▶ _WRITTEN PROBLEM_:
Locate each line of the material that contains the word "bottle" and copy those lines out in full.

▶ _PROVIDED RECORDS_:
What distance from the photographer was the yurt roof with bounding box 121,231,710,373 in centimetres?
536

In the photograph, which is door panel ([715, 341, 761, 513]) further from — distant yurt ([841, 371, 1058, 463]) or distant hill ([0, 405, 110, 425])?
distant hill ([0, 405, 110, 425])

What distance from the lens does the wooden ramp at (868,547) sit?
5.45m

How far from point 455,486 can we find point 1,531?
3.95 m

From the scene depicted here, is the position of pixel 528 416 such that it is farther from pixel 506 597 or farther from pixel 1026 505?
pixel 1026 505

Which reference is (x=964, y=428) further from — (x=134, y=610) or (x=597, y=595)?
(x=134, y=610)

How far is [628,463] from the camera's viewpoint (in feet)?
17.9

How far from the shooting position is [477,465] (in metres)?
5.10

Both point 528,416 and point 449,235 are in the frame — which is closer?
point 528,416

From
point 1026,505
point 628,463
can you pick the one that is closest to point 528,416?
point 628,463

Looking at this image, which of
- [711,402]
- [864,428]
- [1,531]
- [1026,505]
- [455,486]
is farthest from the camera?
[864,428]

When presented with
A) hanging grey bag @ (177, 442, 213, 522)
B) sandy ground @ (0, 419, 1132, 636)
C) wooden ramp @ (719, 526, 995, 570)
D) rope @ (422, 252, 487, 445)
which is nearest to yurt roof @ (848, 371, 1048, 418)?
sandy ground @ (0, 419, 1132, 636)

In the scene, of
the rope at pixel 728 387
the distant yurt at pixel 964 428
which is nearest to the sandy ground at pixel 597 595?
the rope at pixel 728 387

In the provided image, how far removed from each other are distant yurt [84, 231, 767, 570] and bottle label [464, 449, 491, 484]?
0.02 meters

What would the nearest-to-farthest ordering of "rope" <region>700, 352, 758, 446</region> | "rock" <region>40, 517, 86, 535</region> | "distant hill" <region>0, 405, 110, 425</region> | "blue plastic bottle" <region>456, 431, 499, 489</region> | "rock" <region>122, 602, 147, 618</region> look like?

▶ _SOLUTION TO THE PROBLEM_:
In the provided image, how far removed from each other are distant yurt [84, 231, 767, 570] and bottle label [464, 449, 491, 484]?
What would the nearest-to-farthest ordering of "rope" <region>700, 352, 758, 446</region> | "rock" <region>40, 517, 86, 535</region> | "distant hill" <region>0, 405, 110, 425</region> | "blue plastic bottle" <region>456, 431, 499, 489</region> | "rock" <region>122, 602, 147, 618</region> look like?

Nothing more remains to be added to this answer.